Au niveau sociétal, moins de binarité et de stéréotypes de genres atténueront les tensions et difficultés rencontrées par les individus présentant une variation. Ainsi, les Soft Laws, lois librement interprétées et peu contraignantes, répondent au mécontentement des activistes intersexes en recommandant l’interdiction de toute chirurgie non vitale, qu’ils appellent mutilation.
En Belgique, un cadre législatif est en préparation pour interdire les opérations non nécessaires de mineurs sans leur consentement éclairé. Mais la notion de consentement éclairé est très délicate : à quel âge un enfant est-il capable de décider de l’aspect de ses organes sexuels? Il est délicat ou même impossible qu’un enfant intègre véritablement les concepts de développement du sexe, les implications en termes de fertilité et sexualité. Les choix faits par Hugo à 10 ans pourraient être regrettés par Hugo à 25 ans. Les expériences viennent avec l’âge et les préférences changent avec l’âge.

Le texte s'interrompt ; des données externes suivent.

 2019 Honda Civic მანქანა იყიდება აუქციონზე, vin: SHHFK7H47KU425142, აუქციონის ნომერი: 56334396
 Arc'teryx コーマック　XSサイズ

Il est difficile de dire si cette prise en charge chirurgicale différée mènera à des résultats meilleurs, égaux ou moins bons que la prise en charge aux alentours de l’âge d’un an qui était proposée jusqu’à il y a peu. En effet, l’expertise chirurgicale actuelle s’est faite chez des enfants en bas âge. De plus, on ignore si vivre avec des organes génitaux inhabituels sera jugé comme souhaitable par les enfants devenus adultes. Enfin, la question de l’attachement et l’acceptation par les parents est cruciale au bien-être d’un enfant et ne peut pas être balayée d’un revers de main.

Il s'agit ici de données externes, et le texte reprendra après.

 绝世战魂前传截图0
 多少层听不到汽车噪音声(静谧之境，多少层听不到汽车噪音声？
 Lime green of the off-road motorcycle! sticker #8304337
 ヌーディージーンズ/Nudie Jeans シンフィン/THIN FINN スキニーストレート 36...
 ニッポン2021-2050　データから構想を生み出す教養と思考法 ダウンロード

Il ne faut donc pas négliger l’accompagnement individuel et familial (qui doit être remboursé). Des études à long terme sont nécessaires pour évaluer cette nouvelle prise en charge.
En conclusion, le développement du sexe d’un individu est vu comme un continuum. Le but est que les différences du développement sexuel soient vécues le mieux possible; que chacun s’approprie son histoire et se sente accepté, tant par ses parents et sa famille que par la société.